Excerpt provided start
Input And Output Data

Ganga tries to simplify sending input files and getting output files back as much as possible. You can specify not only what files you want but where they should be retrieved/put. There are three fields that are relevant for your job:

  1. Input Files
    Files that are sent with the job and are available in the same directory on the worker node that runs it
  2. Input Data
    A dataset or list of files that the job will run over but which are NOT transferred to the worker. Typically the running job will stream this data.
  3. Output Files
    The name, type and location of the job output

Basic Input/Output File usage

To start with, we’ll show a job that sends an input text file with a job and then sends an output text file back:

# create a script to send
open('my_script2.sh', 'w').write("""#!/bin/bash
ls -ltr
more "my_input.txt"
echo "TESTING" > my_output.txt
""")
import os
os.system('chmod +x my_script2.sh')

# create a script to send
open('my_input.txt', 'w').write('Input Testing works!')

j = Job()
j.application.exe = File('my_script2.sh')
j.inputfiles = [ LocalFile('my_input.txt') ]
j.outputfiles = [ LocalFile('my_output.txt') ]
j.submit()

After the job completes, you can then view the output directory and see the output file:

j.peek()   # list output dir contents
j.peek('my_output.txt')

If the job doesn’t produce the output Ganga was expecting, it will mark the job as failed:

# This job will fail
j = Job()
j.application.exe = File('my_script2.sh')
j.inputfiles = [ LocalFile('my_input.txt') ]
j.outputfiles = [ LocalFile('my_output_FAIL.txt') ]
j.submit()

You can also use wildcards in the files as well:

# This job will pick up both 'my_input.txt' and 'my_output.txt'
j = Job()
j.application.exe = File('my_script2.sh')
Excerpt provided end
**Exercise:** Write the next part of the Ganga guide on input and output data, picking up right after its last line.
Extracted information start
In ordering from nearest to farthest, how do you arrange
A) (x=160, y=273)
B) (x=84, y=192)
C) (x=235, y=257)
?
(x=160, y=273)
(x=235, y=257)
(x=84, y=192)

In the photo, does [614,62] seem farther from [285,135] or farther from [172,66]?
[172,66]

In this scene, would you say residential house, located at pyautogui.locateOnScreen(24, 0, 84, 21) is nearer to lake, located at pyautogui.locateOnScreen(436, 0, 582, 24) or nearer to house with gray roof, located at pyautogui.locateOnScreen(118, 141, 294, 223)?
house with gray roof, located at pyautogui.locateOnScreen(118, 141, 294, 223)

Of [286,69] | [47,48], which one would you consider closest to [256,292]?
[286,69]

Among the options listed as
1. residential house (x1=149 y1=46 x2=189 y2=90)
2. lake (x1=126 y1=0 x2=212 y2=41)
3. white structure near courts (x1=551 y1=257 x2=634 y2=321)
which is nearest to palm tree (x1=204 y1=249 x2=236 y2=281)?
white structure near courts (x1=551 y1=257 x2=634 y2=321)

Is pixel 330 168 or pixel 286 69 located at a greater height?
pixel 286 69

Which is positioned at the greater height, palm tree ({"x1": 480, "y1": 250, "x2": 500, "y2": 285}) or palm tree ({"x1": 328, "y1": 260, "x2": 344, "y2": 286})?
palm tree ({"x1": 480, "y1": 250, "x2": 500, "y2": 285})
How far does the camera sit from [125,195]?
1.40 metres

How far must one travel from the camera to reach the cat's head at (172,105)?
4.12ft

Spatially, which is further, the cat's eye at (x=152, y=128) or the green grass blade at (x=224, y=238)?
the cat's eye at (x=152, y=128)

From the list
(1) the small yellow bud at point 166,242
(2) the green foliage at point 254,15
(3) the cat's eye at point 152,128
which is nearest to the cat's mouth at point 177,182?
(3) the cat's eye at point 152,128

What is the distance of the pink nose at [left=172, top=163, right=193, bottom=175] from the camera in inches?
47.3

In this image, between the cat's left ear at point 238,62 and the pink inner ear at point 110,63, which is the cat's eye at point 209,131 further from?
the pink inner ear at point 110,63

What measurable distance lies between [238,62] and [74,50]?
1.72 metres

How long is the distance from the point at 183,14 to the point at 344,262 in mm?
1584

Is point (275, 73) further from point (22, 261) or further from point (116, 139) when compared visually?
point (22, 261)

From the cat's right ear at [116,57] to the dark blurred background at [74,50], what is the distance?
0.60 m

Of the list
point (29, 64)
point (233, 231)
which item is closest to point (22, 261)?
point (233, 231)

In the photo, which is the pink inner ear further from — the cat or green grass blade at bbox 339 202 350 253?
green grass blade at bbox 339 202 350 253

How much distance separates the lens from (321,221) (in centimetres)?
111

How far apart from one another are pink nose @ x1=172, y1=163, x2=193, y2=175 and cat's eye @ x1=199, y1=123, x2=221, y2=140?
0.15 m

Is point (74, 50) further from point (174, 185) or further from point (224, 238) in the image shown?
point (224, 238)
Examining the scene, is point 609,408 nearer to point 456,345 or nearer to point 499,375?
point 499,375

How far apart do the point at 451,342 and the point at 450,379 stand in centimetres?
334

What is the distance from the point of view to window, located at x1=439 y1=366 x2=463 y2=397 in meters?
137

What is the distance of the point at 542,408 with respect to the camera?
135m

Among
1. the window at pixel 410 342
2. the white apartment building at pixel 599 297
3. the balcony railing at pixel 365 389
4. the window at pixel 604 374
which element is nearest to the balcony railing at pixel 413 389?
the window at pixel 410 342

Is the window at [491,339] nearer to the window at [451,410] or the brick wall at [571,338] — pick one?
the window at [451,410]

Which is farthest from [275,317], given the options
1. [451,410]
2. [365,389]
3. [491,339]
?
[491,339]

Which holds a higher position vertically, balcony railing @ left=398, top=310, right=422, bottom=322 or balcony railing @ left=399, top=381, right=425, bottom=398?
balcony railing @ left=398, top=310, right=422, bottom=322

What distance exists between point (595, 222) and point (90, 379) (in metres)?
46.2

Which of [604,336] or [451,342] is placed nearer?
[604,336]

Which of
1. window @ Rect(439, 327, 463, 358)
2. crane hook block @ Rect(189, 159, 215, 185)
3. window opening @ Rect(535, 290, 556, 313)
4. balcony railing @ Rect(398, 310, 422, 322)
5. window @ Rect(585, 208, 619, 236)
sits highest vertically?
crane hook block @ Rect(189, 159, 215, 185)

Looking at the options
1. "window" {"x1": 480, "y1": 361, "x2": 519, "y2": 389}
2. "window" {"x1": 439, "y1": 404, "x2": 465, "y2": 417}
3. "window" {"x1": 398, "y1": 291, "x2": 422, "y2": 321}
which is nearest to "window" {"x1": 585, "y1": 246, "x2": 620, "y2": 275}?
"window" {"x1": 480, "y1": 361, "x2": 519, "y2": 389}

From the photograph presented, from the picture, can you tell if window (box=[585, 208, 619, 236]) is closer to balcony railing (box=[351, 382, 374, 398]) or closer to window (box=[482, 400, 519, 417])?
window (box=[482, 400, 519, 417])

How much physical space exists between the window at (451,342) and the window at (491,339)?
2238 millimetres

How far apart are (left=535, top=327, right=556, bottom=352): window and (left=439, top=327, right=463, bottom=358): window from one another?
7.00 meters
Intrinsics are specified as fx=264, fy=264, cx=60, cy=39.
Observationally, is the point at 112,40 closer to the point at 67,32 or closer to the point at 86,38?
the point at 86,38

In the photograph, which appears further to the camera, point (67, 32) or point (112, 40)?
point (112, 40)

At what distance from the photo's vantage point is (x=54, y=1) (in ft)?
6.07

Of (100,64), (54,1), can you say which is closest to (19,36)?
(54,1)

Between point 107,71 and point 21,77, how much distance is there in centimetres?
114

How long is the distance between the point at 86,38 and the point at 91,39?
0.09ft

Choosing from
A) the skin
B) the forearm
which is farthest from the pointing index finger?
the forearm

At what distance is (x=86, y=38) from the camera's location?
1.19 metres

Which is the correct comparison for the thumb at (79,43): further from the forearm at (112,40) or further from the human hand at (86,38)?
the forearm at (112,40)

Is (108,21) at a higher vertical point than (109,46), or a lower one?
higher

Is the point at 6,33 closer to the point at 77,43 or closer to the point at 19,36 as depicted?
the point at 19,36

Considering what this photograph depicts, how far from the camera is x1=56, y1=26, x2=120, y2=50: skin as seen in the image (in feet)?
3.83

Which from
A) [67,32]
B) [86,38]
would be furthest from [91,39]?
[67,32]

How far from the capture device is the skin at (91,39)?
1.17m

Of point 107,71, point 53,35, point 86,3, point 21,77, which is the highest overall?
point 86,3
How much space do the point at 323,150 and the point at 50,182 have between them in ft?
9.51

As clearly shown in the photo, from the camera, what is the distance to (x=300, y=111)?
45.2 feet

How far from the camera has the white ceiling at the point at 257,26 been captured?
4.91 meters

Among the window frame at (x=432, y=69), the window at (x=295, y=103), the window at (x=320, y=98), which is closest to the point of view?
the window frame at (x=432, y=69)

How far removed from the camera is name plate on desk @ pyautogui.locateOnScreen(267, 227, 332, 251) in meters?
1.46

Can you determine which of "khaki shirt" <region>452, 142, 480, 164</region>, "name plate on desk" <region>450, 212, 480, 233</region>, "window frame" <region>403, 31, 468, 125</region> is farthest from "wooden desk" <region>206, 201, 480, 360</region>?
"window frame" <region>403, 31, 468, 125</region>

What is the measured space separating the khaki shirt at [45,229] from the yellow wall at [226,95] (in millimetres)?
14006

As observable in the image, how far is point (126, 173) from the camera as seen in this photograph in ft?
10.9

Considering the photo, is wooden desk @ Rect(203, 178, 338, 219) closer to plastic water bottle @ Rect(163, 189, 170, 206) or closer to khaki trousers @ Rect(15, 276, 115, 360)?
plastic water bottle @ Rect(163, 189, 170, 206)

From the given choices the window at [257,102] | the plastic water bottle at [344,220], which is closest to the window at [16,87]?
Extracted information end
**Exercise answer:**
j.inputfiles = [LocalFile('my_input.txt')]
j.outputfiles = [LocalFile('*.txt')]
j.submit()

After completion, the output files found are copied as above but they are also recorded in the job appropriately:

j.outputfiles

This will also work for all backends as well - Ganga handles the changes in protocol behind the scenes, e.g.:

j = Job()
j.application.exe = File('my_script2.sh')
j.inputfiles = [ LocalFile('my_input.txt') ]
j.outputfiles = [ LocalFile('my_output.txt') ]
j.backend = Dirac()
j.submit()

Input Data Usage

Generally, input data for a job is quite experiment specific. However, Ganga provides by default some basic input data functionality that can be used to process a set of remotely stored files without copying them to the worker. This is done with the GangaDataset object that takes a list of GangaFiles (as you would supply to the inputfiles field) and instead of copying them, a flat text file is created on the worker (__GangaInputData.txt__) that lists the paths of the given input data. This is useful to access files from Mass or Shared Storage using the mechanisms within the running program, e.g. opening them with directly with Root.

As an example:

# Create a test script
open('my_script3.sh', 'w').write("""#!/bin/bash
echo $PATH
ls -ltr
more __GangaInputData.txt__
echo "MY TEST FILE" > output_file.txt
""")
import os
os.system('chmod +x my_script3.sh')

# Submit a job
j = Job()
j.application.exe = File('my_script3.sh')
j.inputdata = GangaDataset(files=[LocalFile('*.sh')])
j.backend = Local()
j.submit()

File Types Available

Ganga provides several File types for accessing data from various sources. To find out what’s available, do:

plugins('gangafiles')

LocalFile

This is a basic file type that refers to a file on the submission host that Ganga runs on. As an input file, it will pick up the file and send it with your job, as an output file it will be returned with your job and put in the j.outputdir directory.

DiracFile

This will store/retrieve files from Dirac data storage. This will require a bit of configuration in ~/.gangarc to set the correct LFN paths and also where you want the data to go:

config.DIRAC.DiracLFNBase
config.DIRAC.DiracOutputDataSE

To use a DiracFile, do something similar to:

j = Job()
j.application.exe = File('my_script2.sh')
j.inputfiles = [ LocalFile('my_input.txt') ]
j.outputfiles = [ DiracFile('my_output.txt') ]
j.backend = Dirac()
j.submit()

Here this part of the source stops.